Alter Ego, les paradoxes de l'identité démocratique

Sylvie Mesure, Alain Renaut. Paris : Aubier, 1999. 304 p. ( Alto ).
ISBN : 2-70073677-X

Fiche réalisée par Monique Abellard, professeur au lycée Paul-Lapie à Courbevoie.

 

 
 

Résumé
Ces deux auteurs, philosophes, cherchent à apporter une réponse aux paradoxes de l'identité démocratique (identité universelle contre identité communautaire) dans la perspective du libéralisme politique : reformulé dans une logique rawlsienne, il s'agirait d'intégrer les droits culturels individuels en donnant la priorité lexicale à l'égale liberté de tous.
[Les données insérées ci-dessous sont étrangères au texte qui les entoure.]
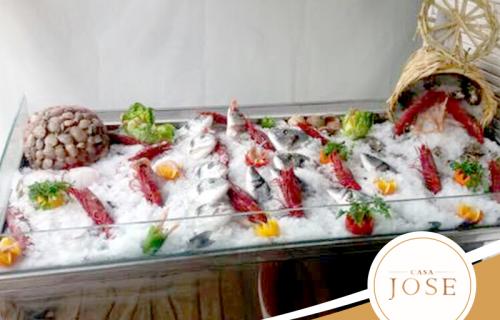 restaurant_Casa_Jose_casablanca6
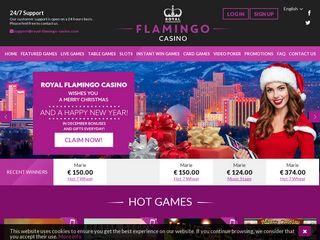 royal-flamingo-casinocom2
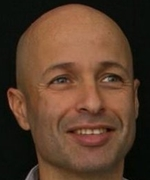 Eran Feinstein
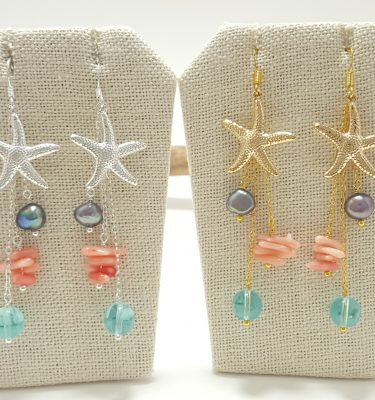 Signature starfish earrings 1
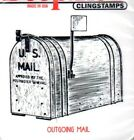 New CLING Deep Red Rubber Stamp Vintage Mailbox flag up mail Free us ship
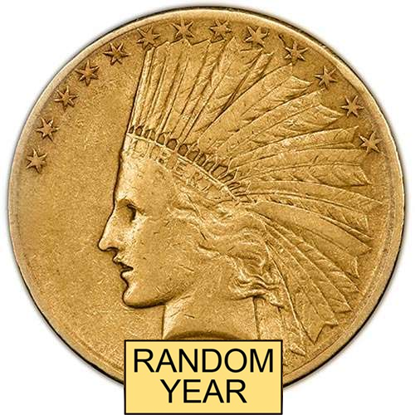 Picture of (1907-1933) $10 Gold Indian VF (Random Year)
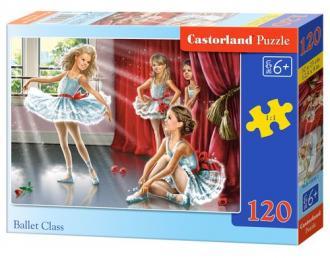 Puzzle 120 baletnice - zdjęcie zabawki, gry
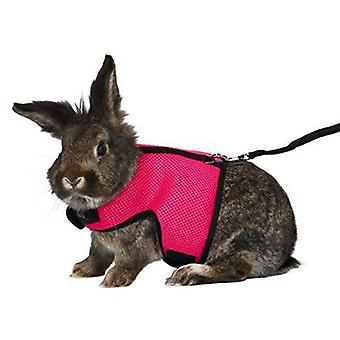 Trixie Soft harness strap, Big Rabbits (Small pets , Leads & Harnesses)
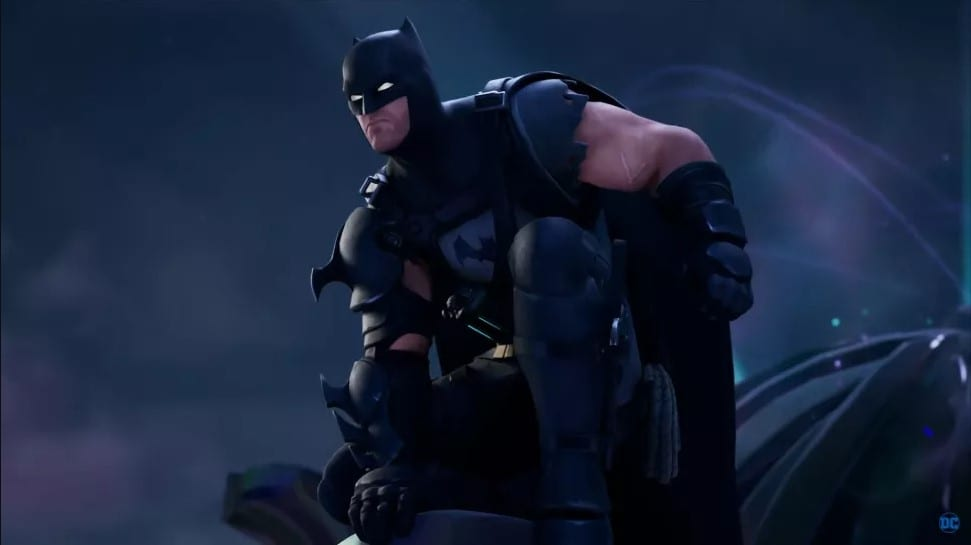 fortnite armored batman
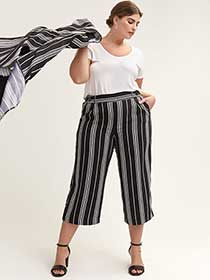 Wide-Leg Striped Cropped Pant
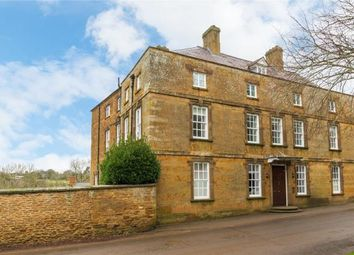 Thumbnail 2 bed flat for sale in Sibford Ferris, Banbury, Oxfordshire
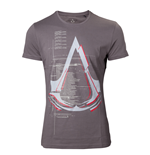 T-shirt Assassin's Creed 240010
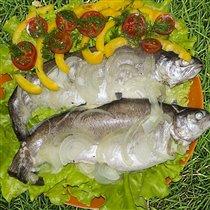 Дачный ужин...мммм, красота)))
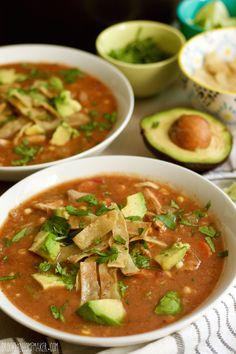 chicken tortilla soup from scratch | Brooklyn Homemaker
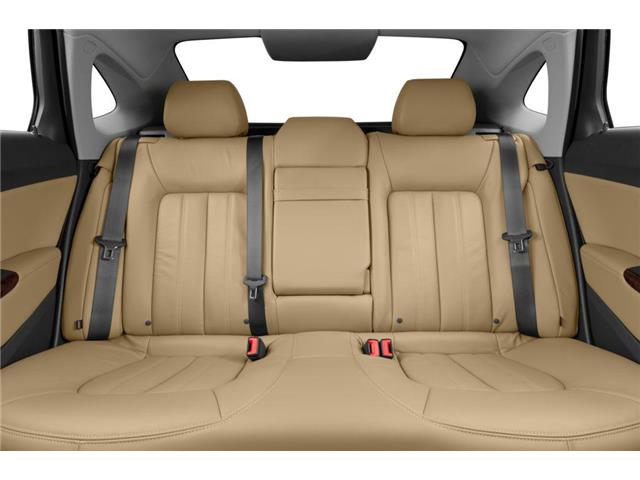 2013 Buick Verano Leather Package (Stk: 19788) in Chatham - Image 8 of 9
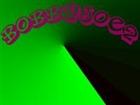 bobbyjoe2's avatar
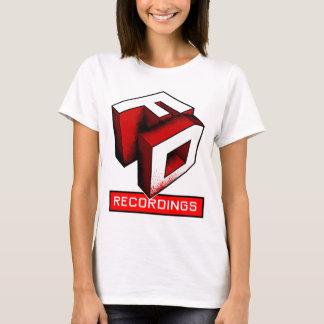 T-shirt Logo de rouge de FDR !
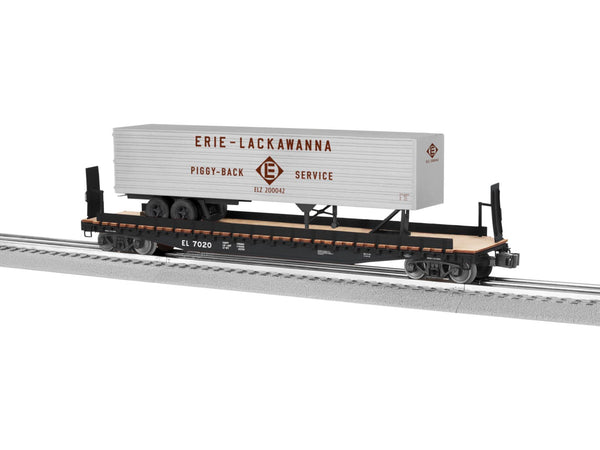 Lionel 6-82841 Erie Lackawanna PS-4 Flatcar w/ 40' Trailer
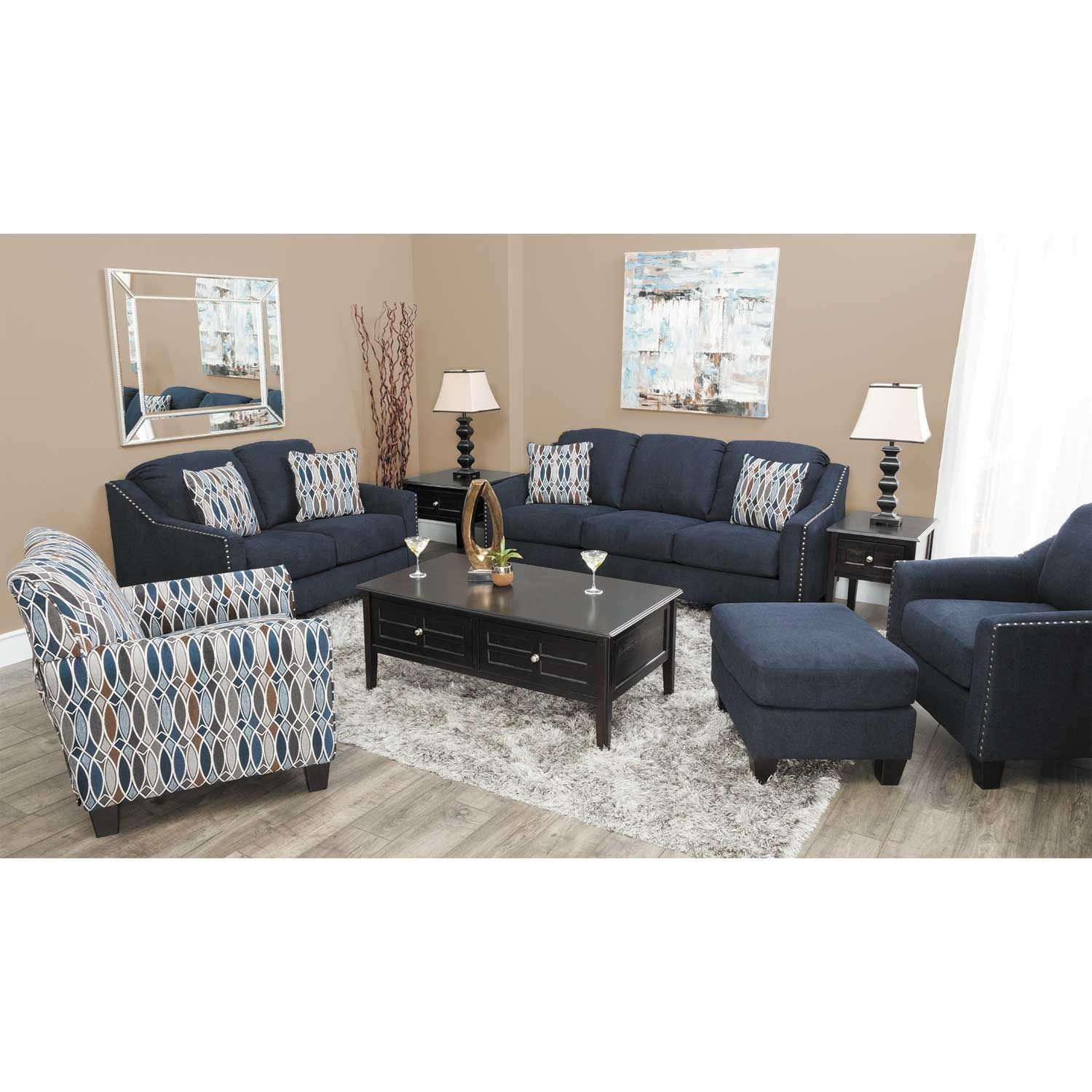 Picture of Creeal Heights Ink Queen Sleeper Sofa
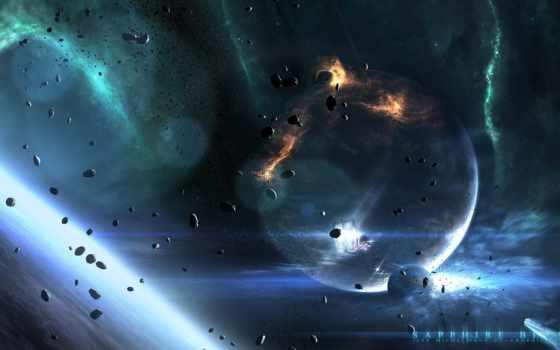 космос, blue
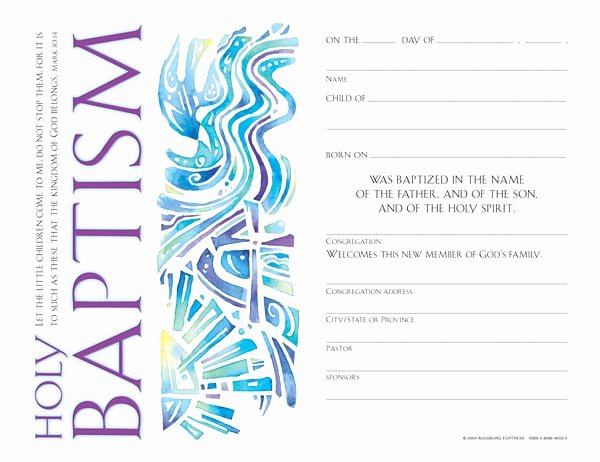 Catholic Baptismal Certificate Template Inspirational Child's Baptism Certificate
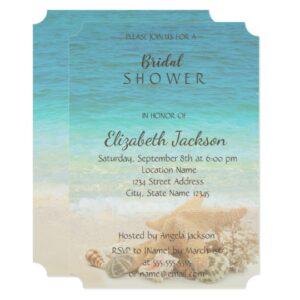 Beach ,Seashells Wedding Collection
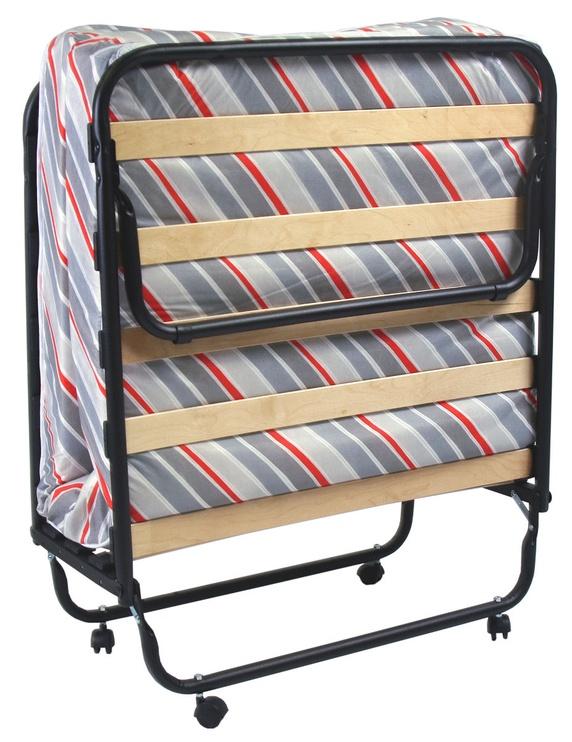 Verners Bergamo Folding Bed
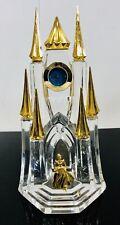 Disney Franklin Mint Austrian Crystal Cinderella's Castle Clock! 24K Gold Plate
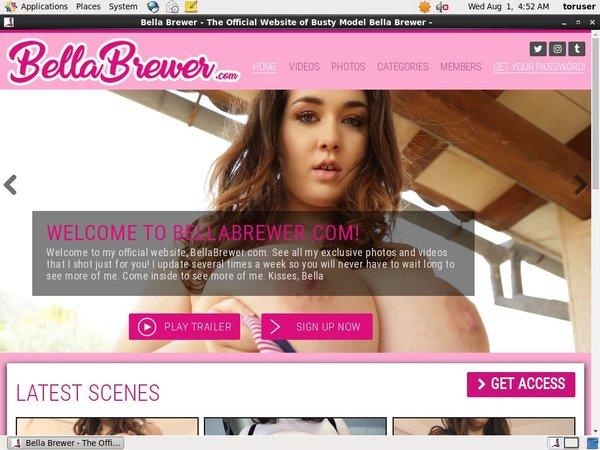 Bella Brewer Free Clips
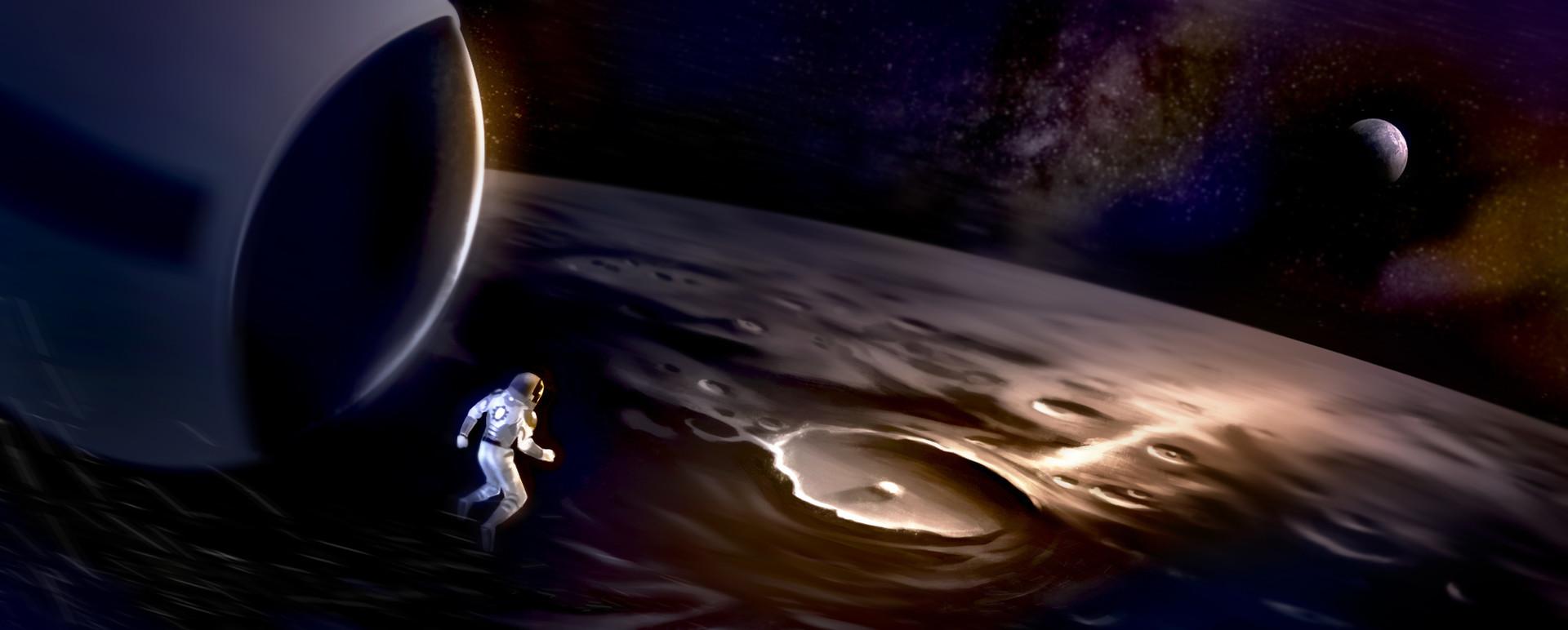 Romel rojas concept ori luna astronauta 5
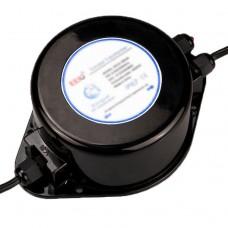 Трансформатор Pondtech Transformator AC 220/AC 24V 40 W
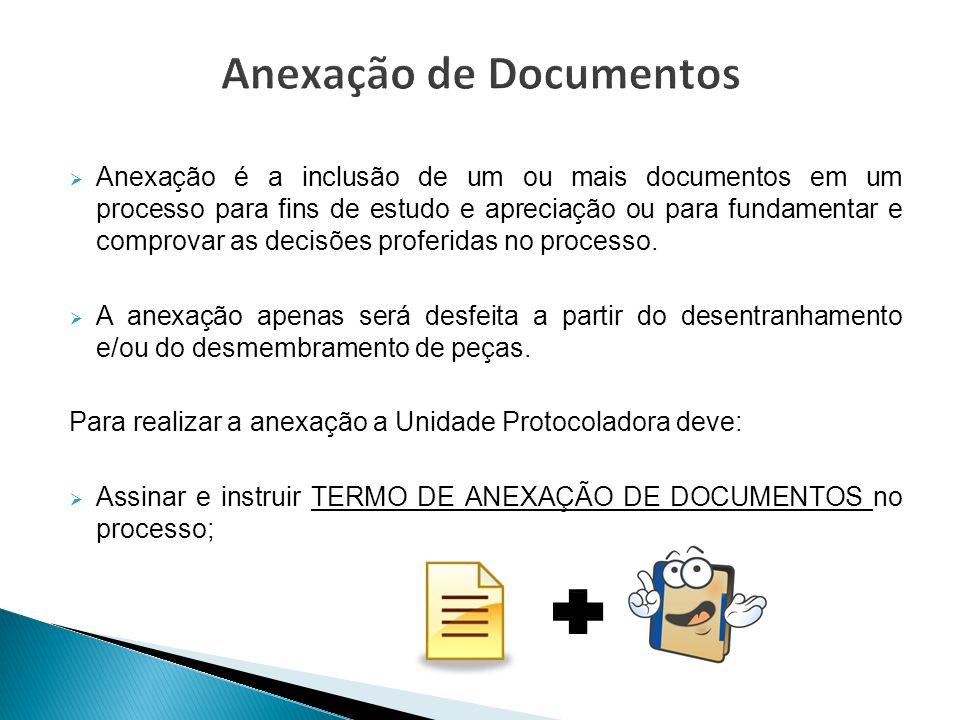  Anexação é a inclusão de um ou mais documentos em um processo para fins de estudo e apreciação ou para fundamentar e comprovar as decisões proferida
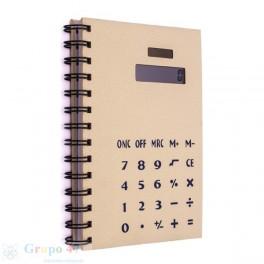Cuaderno Calculadora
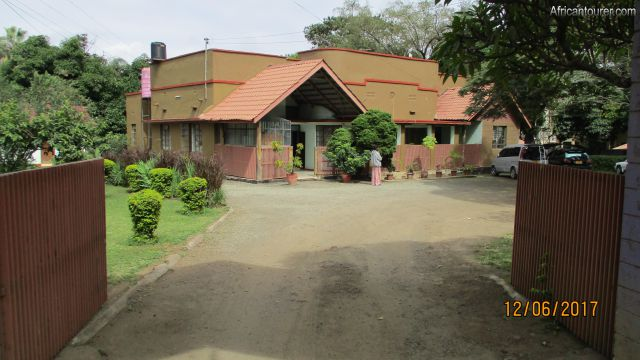 olduvai inn, a view from main entrance gate on the north east of compound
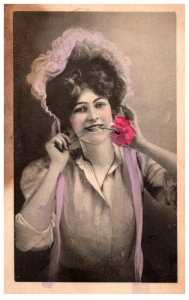 Victorian  Woman , Rose in Mouth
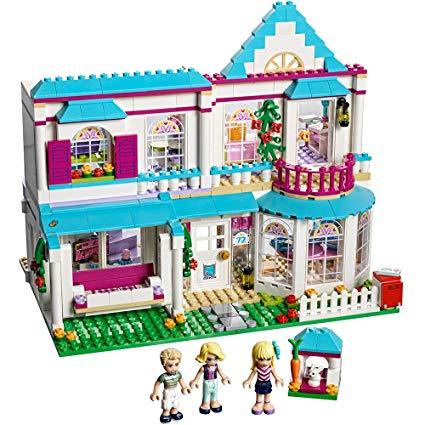 lego friends 41314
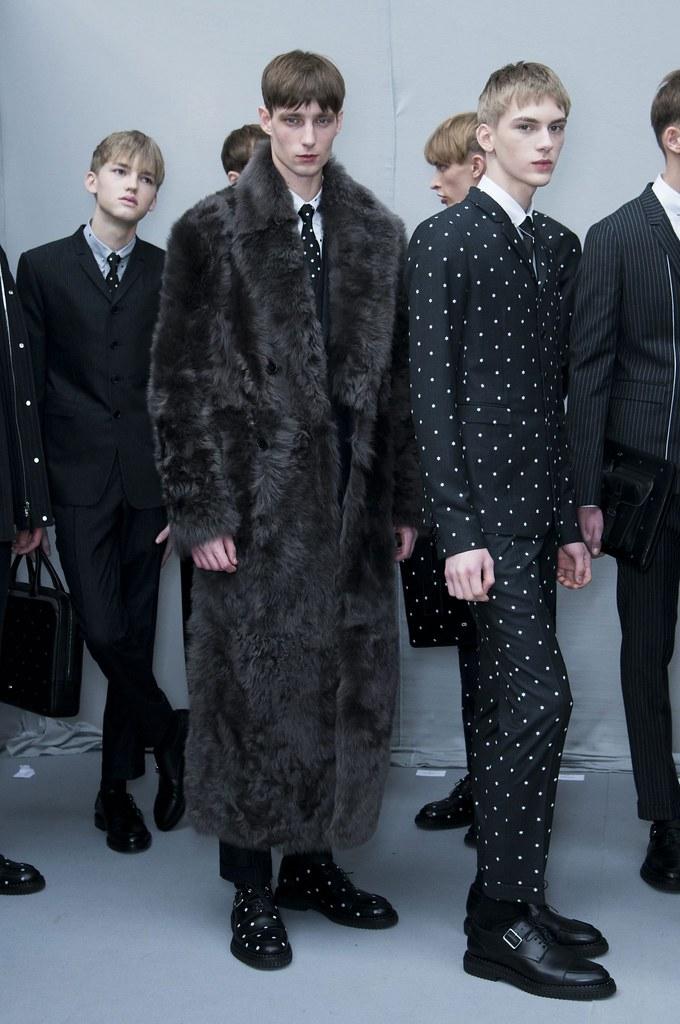 Dominik Sadoch3083_FW14 Paris Dior Homme(fashionising.com)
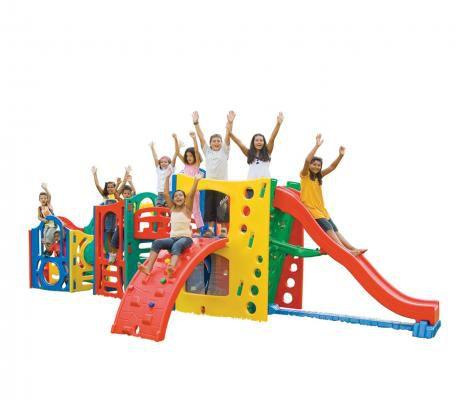 Playground Mega Play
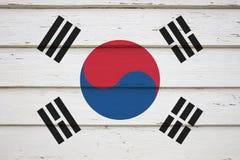 Indicateur sud-coréen photo stock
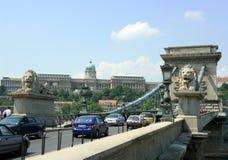 Ponticello Chain di Budapest Fotografie Stock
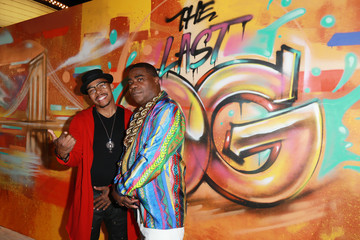 Tracy Morgan TBS' FYC Event For 'The Last O.G' And 'Search Party'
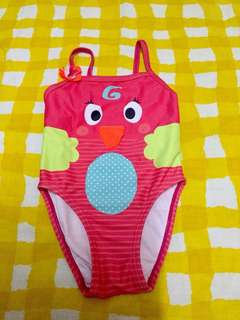 Toddler swimwear/swimsuit/bathing suit
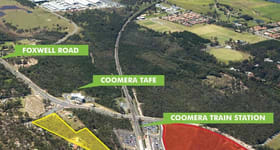 Development / Land commercial property sold at 17 George Alexander Way Coomera QLD 4209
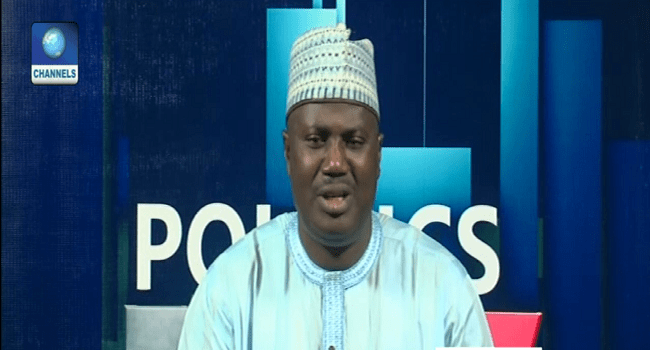 I Can't Disclose How Much I Earn, Senate Spokesperson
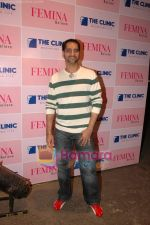 vikram bawa at the launch of White Ribbon Initiative in Mumbai on 16th October 2008.JPG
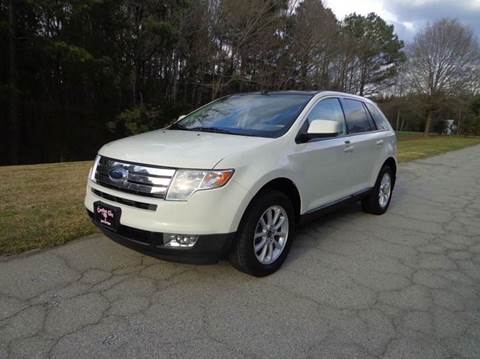 2009 Ford Edge for sale at CAROLINA CLASSIC AUTOS in Fort Lawn SC
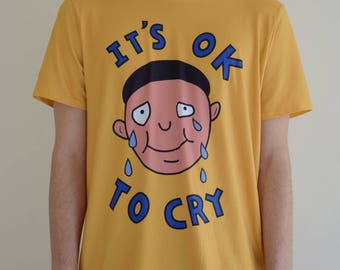 Its ok to cry (Daria MTV) Unisex Tee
Leur démonstration s'appuie notamment sur Rawls, Taylor, Tocqueville et Kymlicka.

Commentaire critique
Pour Sylvie Mesure et Alain Renaut, la transformation du modèle libéral doit permettre à la fois la reconnaissance de l'égalité des droits individuels et des droits différenciés et donc de considérer l'autre comme un alter ego alors que le libéralisme politique dans ses principes faisait abstraction de toute insertion communautaire. La démonstration est-elle convaincante ? La démarche se veut rigoureuse et est étayée par de nombreuses références : Alain Renaut et Sylvie Mesure ont participé à une volumineuse Histoire de la philosophie politique, chez Calmann-Lévy (1999).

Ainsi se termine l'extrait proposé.